Journal of food science and technology(Iran)

Journal of food science and technology(Iran)

Encapsulation of hydrolyzed protein of yellowfin tuna (Thunnus albacares) waste using maltodextrin and gum arabic, and evaluating the physicochemical properties of the resulting microcapsules

Document Type : Original Article

Authors
1 Department of Fisheries, Faculty of Animal Sciences and Fisheries, Sari Agricultural Sciences and Natural Resources University, Sari, Iran
2 PhD graduate, Department of Processing of Fishery Products, Faculty of Fisheries and Environment, Gorgan University of Agricultural Sciences and Natural Resources, Gorgan, Iran
10.48311/fsct.2026.84014.0
Abstract
The use of protective techniques such as encapsulation is essential to increase the efficiency of hydrolyzed proteins in the food and pharmaceutical industries.

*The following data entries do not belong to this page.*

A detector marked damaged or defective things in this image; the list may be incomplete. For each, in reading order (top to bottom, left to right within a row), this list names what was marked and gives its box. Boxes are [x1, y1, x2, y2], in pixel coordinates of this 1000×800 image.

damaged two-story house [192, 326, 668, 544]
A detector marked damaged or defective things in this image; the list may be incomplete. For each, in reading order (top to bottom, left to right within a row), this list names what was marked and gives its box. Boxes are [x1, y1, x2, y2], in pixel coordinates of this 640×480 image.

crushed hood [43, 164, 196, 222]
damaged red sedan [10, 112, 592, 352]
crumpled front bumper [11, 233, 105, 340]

In this research, hydrolyzed protein from the viscera of yellowfin tuna (Thunnus albacares) was microencapsulated using three types of coatings (maltodextrin, gum arabic and maltodextrin/gum arabic in equal ratio) by the spray drying method, and the characteristics of the produced microcapsules were evaluated. The results showed that microcapsules with maltodextrin wall had the smallest particle size (4.96±0.1 µm), while samples with gum arabic wall showed the highest microencapsulation efficiency (92.76±1.88%) (p<0.05). Microencapsulation reduced the water activity, and the lowest amount (0.215±0.01) was observed in microcapsules with maltodextrin wall (p<0.05). Also, with microencapsulation, bulk density decreased and its lowest value was observed in microcapsules with gum arabic wall (0.135±0.01 g/ml) (p<0.05). The kinematic viscosity of microcapsules with maltodextrin wall and composite wall showed no significant difference at all investigated concentrations (p>0.05), and the highest viscosity was recorded in microcapsules with gum arabic wall (p<0.05). Microencapsulation of the hydrolyzed protein increased solubility and decreased hygroscopicity (p<0.05). The highest levels of these two indices (98.62±1.18% and 30.17±0.95%, respectively) were observed in microcapsules with maltodextrin wall (p<0.05). This research showed that microencapsulation of hydrolyzed proteins using the spray drying method and carriers based on maltodextrin and gum arabic improves some of their physicochemical properties, and the effect of the carrier type on these properties is significant.